-- Short exercise --
Repeat, word for word, the stretch of the items from the line containing "From the camera's" through the line containing "484 centimetres".

-- Data records --
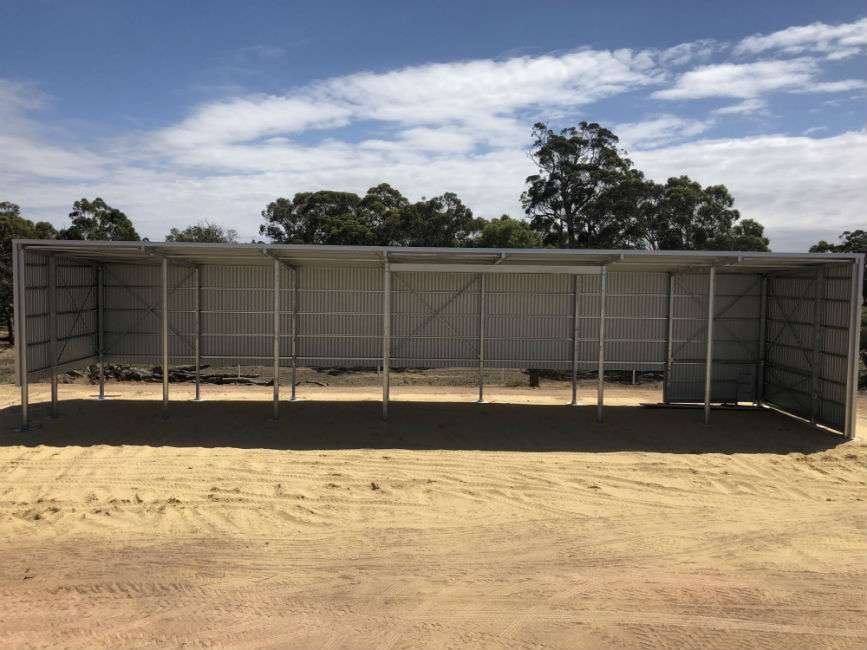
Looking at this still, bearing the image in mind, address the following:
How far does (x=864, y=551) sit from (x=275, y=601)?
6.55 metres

--

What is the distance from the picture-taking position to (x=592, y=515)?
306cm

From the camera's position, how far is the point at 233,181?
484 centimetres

-- Answer to the task --
From the camera's position, how far is the point at 233,181?
484 centimetres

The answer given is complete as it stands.